> [SUPPLIED TEXT]
Please note, in order to apply for a Duplicate Letter, your new application must match your original one exactly. *In your new application, you have added the additional service of Relevant Skilled Employment. You did not previously have this specific assessment completed.*

If you would like to renew your outcome letter and have work experience assessed as well, please reply to this email advising as such. The process for adding experience to your outcome letter is not applicable under your current application.

If you simply wish to have your original outcome letter date updated, making it valid for a further three years, then this application will need to be cancelled and refunded in full, so that you can reapply under the correct pathway. 


I have applied with all the same documents but i do not know why they are replying me like this. Kindly guide how to cancelled it and reapply again. And if i have to reapply then what are the steps? Should i simply attached the previous outcome letter?
Thanks in advance


----------



## mustafa01 (Jan 29, 2017)

Waqqas said:


> Hello Dear,
> I have a question. My Skilled assessment will expire by next week. And i have reapplied on the portal page of Engineers Australia and payment was also done. After that i had also sent them one email just to let them, that i have made the payment as well for the renewal of the outcome letter. On the next day they replied me:
> 
> Please note, in order to apply for a Duplicate Letter, your new application must match your original one exactly. *In your new application, you have added the additional service of Relevant Skilled Employment. You did not previously have this specific assessment completed.*
> ...


You might have ticked an option when applying for assessment for Relevant Skilled Employment. Call EA and you can request them to make the changes from their end. They can put a request to their accounts team but for some reason if they are unable to do it then I am afraid you have to request for a full refund and then start a new application for issuance of duplicate outcome letter.

if you need to start a new assessment application in EA dashboard after you login then you have to upload the following documents;
Old assessment letter (upload it on all tabs where it will ask for career episodes/CPD, upload the educational certificates (like marks memo and degree completion from overseas that you uploaded when you applied for original EA assessment, for evidence of language proficiency (either upload your valid IELTS or your Testamur/Degree for education completed in Australia. EA will originally ask you to make the full payment for assessment but when they process your application for duplicate outcome letter they will only charge you administration fees and refund the rest.


----------

> [DATASET CONTENT]
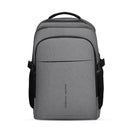 MARK RYDEN MR9191 Multifunction USB Charging 15.6 inch Laptop Backpack Large Capacity Student Bag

> [EXERCISE INSTRUCTIONS]
1. In the forum thread about renewing an Engineers Australia outcome letter, list the documents the reply says to upload when starting a new assessment application.
2. According to the forum thread about renewing an Engineers Australia outcome letter, what will EA charge when it processes an application for a duplicate outcome letter?

> [ANSWERS BY ITEM NUMBER]
1.
- Old assessment letter (uploaded on all tabs that ask for career episodes/CPD)
- Educational certificates, such as the marks memo and degree completion from overseas that were uploaded for the original assessment
- Evidence of language proficiency: either a valid IELTS or a Testamur/Degree for education completed in Australia

2. Only administration fees; the rest of the full payment is refunded.